AwayPhone has what seems like a good solution if you are going to travel to a bunch of different countries. It only works for home phones from the USA, UK/Ireland and Canada at the moment, but from there you can roam pretty much anywhere, including Australia and NZ.
The Register has a good review. It is not perfect, but better it seems than using multiple phones. As I currently have, err, several* phones, I certainly understand the attraction.
Basically you make a call, which gets dropped, and then you get called back by a voip service. The voip service connects through to the other caller. You have a local number in the away country, so local callers do not have to dial your home country, but can still be called on your home number.
It also works with SMS, but not, alas, data. So, until this arrives here in better form, with data and local access, I’ll stick to my multiple phone strategy:
*Right now I have:
a NZ phone (Nokia 9500 communicator)
an Australian phone (an indestructible Nokia that gets vibrated harshly on my Austrian motorbike)

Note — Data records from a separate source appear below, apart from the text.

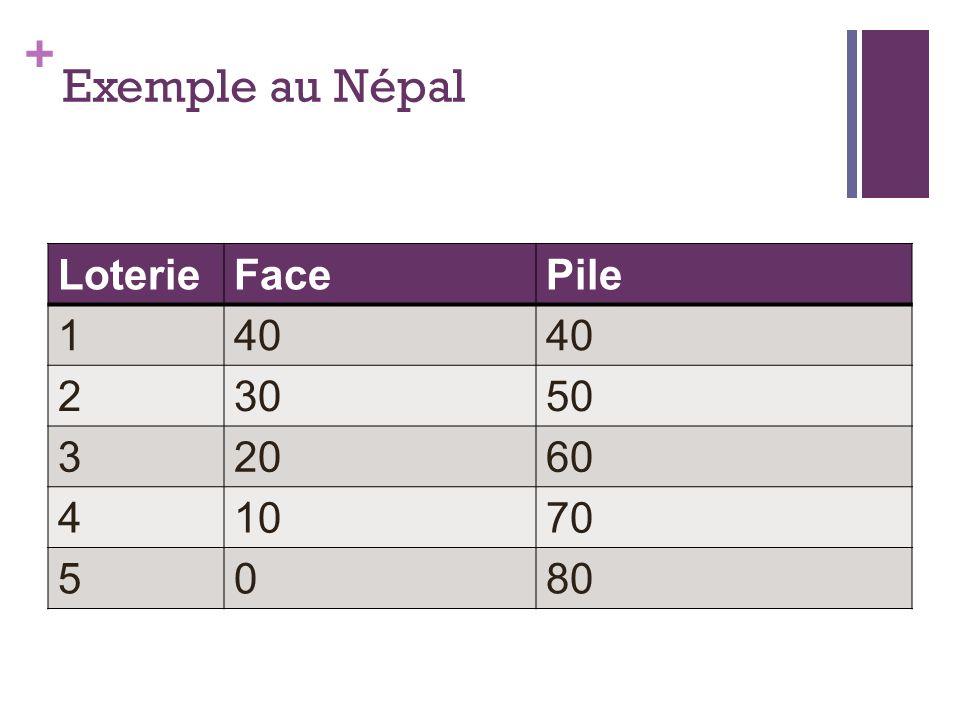 + Exemple au Népal LoterieFacePile 140 23050 32060 41070 5080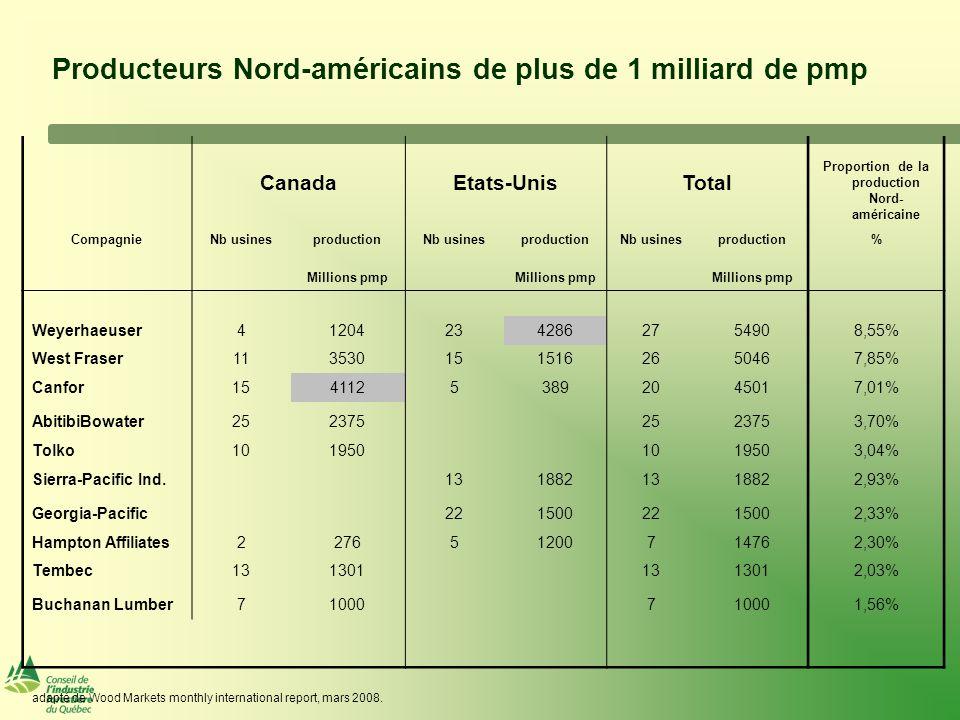 Inventaire de maisons existantes à vendre aux Etats- Unis (mois)
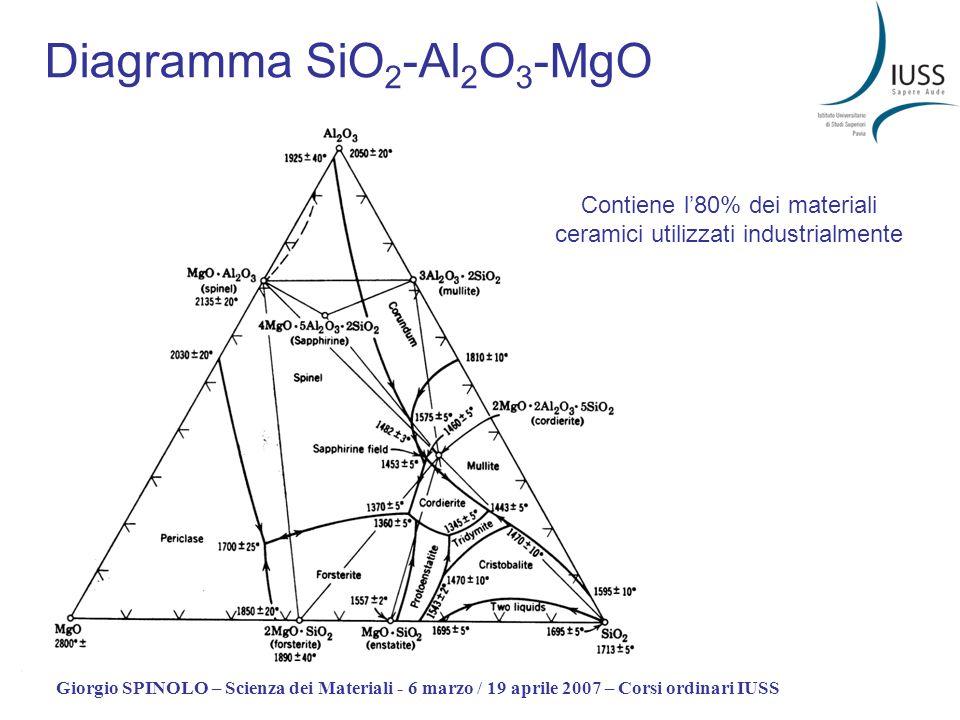 Giorgio SPINOLO – Scienza dei Materiali - 6 marzo / 19 aprile 2007 – Corsi ordinari IUSS Diagramma SiO 2 -Al 2 O 3 -MgO Contiene l80% dei materiali ce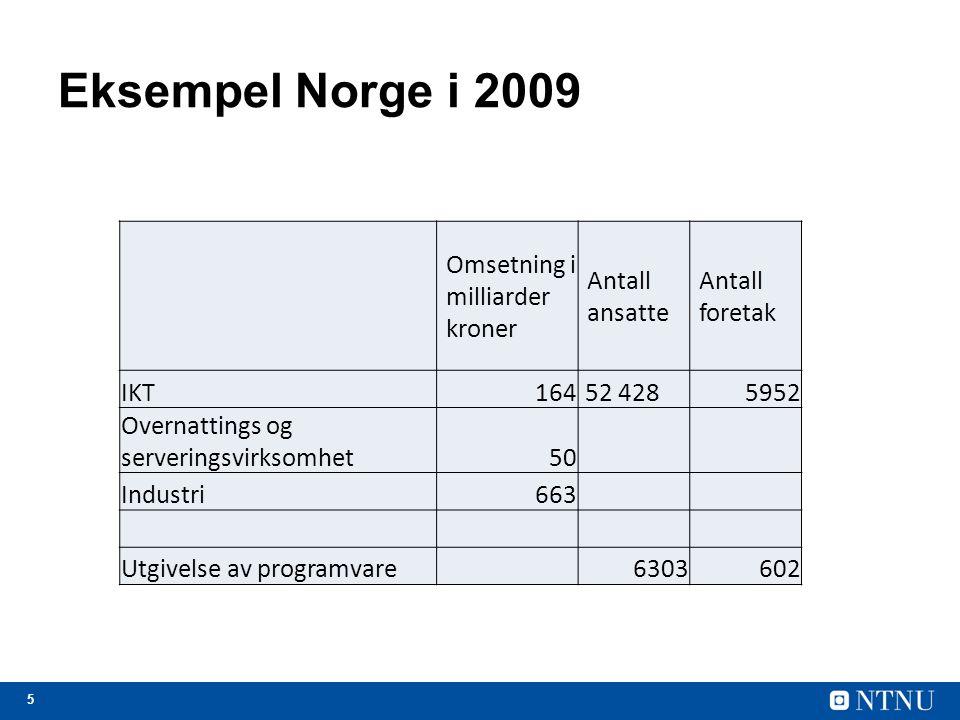 5 Eksempel Norge i 2009 Omsetning i milliarder kroner Antall ansatte Antall foretak IKT164 52 4285952 Overnattings og serveringsvirksomhet50 Industri663 Utgivelse av programvare 6303602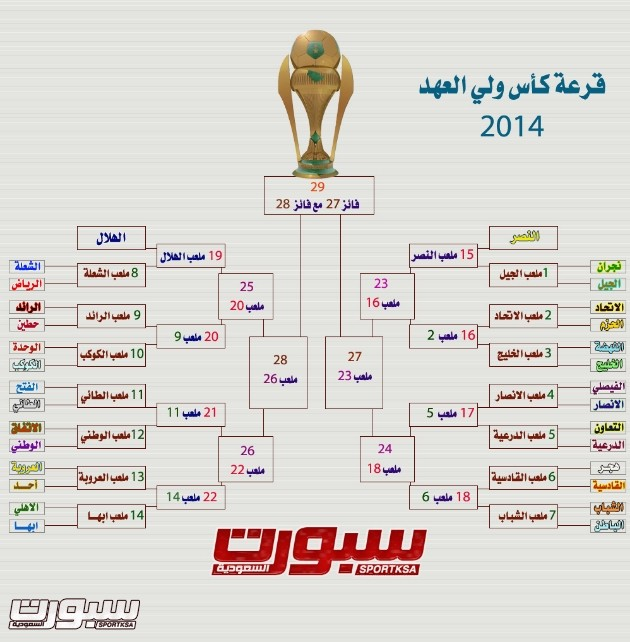 cup2014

a US phone (cheap pre-pay locked Nokia, purchased from Wal*Mart for about $50. This is the cheapest way to make calls in the US)
a South African phone. Another cheapo Nokia. Somewhere.
and the new Nokia E90 Communicator, which is being delivered to me this week sometime. It does pretty much everything, ad will replace the 9500, which is pretty much destroyed by now.
And yes, I trust there will be an iPhone in my future, once the dust settles from the unlocking adventures, and once it is high speed (ie. European).
I’m pretty convinced that a two phone strategy is best – e.g. a local phone (Australia right now) and a home phone. That let’s the locals call you without paying over the odds, and of course makes it cheaper to call them. When I travel through several countries on a trip then I try to get sim cards (or locked phones) for each one. I’d really love a phone with multi-sim card capability.
I also like the strategy of a bunch of people that I hung with in the Philippines 2 years back – one work phone (often the 9500/E90) and one personal phone (something fun). You can turn the work phone off in the evenings.